Gegeven fragment:
<<<<

Nog iets vernomen van Kanye West sinds hij die remix van Alors on dance heeft gemaakt?
‘Nee. Ik heb hem zelf nooit gesproken of gezien. Ik had graag samen met hem een officiële release en een clip gemaakt van die remix, net zoals ik dat met Jamel Debbouze heb gedaan, maar nu is het daarvoor te laat. Het zou ook niet evident geweest zijn om de agenda’s samen te leggen.

Ondertussen heb je wel al met Arno op de planken gestaan.
‘Hij is komen meezingen op zijn nummer Putain Putain tijdens een optreden in de Botanique. Ik weet niet of hij een samenwerking zou zien zitten, maar voor mij zou dat een groot plezier zijn. Hij heeft veel ervaring en kan me veel raad geven. Maar laten we geen beloften maken die we misschien niet kunnen inlossen.’

Heb je een groot voorbeeld op muzikaal vlak?

>>>>

Gestelde opdracht 1:
Waar is Arno volgens het fragment komen meezingen tijdens een optreden?

Aangeleverd materiaal:
<<<<

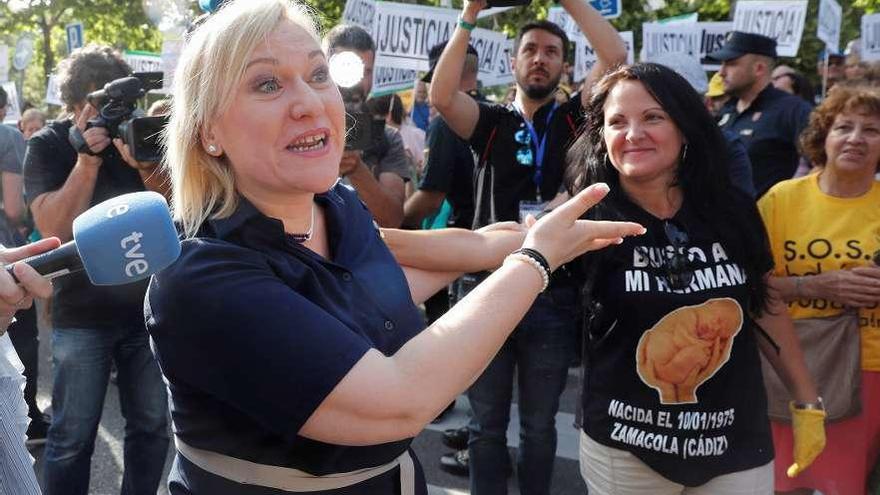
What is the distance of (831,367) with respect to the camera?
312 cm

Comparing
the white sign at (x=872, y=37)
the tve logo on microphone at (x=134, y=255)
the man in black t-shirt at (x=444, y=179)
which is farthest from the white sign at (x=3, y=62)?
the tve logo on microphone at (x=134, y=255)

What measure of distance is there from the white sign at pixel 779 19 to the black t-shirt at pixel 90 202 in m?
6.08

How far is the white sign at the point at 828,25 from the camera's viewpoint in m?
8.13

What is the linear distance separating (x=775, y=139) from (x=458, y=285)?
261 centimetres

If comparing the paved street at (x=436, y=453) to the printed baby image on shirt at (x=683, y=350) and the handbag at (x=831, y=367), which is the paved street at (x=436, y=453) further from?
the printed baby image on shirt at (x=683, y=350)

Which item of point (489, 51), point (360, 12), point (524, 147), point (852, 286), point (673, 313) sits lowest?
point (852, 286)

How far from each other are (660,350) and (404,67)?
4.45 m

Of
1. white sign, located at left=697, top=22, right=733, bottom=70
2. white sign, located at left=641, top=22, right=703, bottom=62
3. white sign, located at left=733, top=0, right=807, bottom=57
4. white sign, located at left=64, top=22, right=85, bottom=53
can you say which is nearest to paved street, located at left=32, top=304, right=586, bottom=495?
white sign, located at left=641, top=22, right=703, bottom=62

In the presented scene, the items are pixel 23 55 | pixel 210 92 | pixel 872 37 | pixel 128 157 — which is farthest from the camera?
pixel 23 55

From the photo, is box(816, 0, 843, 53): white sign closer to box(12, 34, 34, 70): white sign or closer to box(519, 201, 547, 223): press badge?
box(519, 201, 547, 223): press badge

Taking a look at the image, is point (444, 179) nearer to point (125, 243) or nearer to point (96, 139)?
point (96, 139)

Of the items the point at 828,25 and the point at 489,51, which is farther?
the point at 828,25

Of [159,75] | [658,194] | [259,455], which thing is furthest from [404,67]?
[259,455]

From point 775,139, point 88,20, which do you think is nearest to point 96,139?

>>>>
<<<<

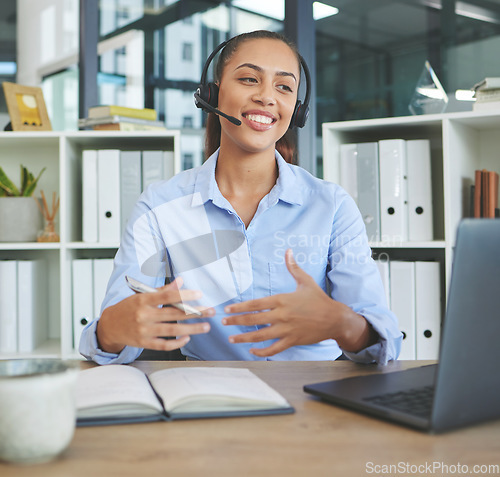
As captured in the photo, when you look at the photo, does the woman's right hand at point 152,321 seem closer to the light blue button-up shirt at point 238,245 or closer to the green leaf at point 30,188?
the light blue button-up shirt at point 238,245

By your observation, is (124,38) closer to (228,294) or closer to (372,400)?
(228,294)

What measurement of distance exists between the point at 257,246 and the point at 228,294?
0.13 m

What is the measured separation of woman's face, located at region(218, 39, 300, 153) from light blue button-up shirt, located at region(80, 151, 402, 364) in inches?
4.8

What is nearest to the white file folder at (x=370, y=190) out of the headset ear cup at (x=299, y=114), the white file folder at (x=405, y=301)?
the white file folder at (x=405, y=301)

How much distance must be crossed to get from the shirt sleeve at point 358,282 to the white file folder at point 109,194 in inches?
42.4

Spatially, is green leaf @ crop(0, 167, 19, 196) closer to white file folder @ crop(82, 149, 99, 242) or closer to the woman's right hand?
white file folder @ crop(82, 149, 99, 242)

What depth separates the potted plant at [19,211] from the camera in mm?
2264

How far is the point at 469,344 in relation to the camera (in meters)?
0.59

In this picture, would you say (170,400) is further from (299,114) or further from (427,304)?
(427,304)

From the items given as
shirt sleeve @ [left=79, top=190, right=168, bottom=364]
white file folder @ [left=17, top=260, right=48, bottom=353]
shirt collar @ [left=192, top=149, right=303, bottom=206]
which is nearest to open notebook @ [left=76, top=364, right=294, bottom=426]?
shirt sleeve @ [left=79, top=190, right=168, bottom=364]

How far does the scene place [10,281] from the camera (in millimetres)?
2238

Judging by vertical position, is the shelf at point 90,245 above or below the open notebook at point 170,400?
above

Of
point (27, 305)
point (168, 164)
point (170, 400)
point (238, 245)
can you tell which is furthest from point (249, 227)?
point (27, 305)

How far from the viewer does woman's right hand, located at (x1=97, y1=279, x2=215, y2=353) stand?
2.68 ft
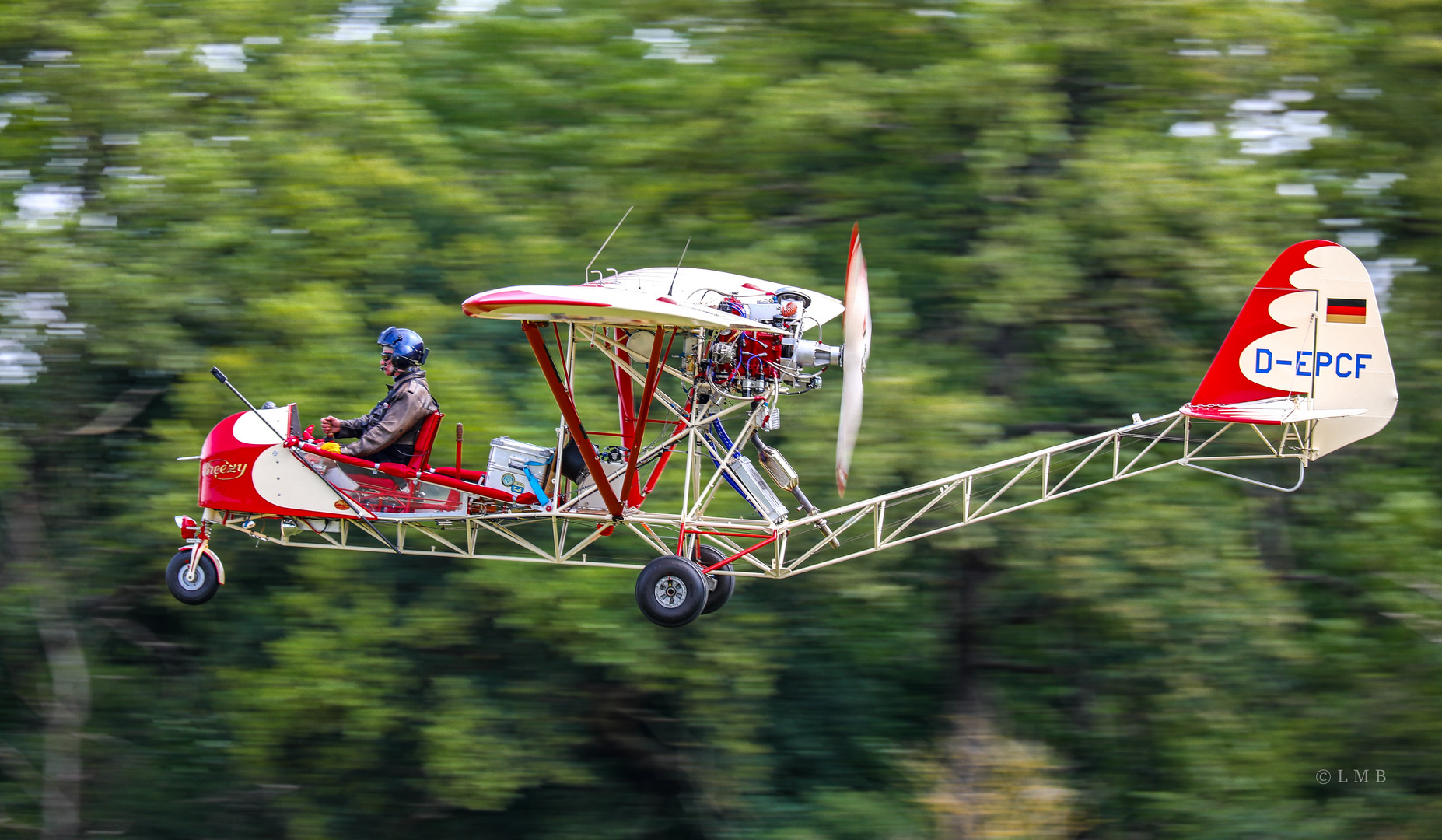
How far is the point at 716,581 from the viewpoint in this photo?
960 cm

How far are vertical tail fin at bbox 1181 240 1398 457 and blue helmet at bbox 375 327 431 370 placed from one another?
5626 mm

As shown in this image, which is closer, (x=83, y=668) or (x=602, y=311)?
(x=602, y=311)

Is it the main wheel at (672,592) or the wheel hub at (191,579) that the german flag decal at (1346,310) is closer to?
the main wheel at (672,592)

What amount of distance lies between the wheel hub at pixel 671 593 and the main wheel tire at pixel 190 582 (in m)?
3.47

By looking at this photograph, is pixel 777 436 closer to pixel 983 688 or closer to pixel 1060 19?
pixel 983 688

>>>>

Gestelde opdracht 2:
Zet alles in de rijen vanaf de regel die "What measure of" bevat tot en met de regel die "261 centimetres" bevat om in een genummerde lijst. Laat daarbij de lege regels weg.

Uitgewerkt antwoord 1:
In de Botanique.

Uitgewerkt antwoord 2:
1. What measure of distance is there from the white sign at pixel 779 19 to the black t-shirt at pixel 90 202 in m?
2. 6.08
3. How far is the white sign at the point at 828,25 from the camera's viewpoint in m?
4. 8.13
5. What is the linear distance separating (x=775, y=139) from (x=458, y=285)?
6. 261 centimetres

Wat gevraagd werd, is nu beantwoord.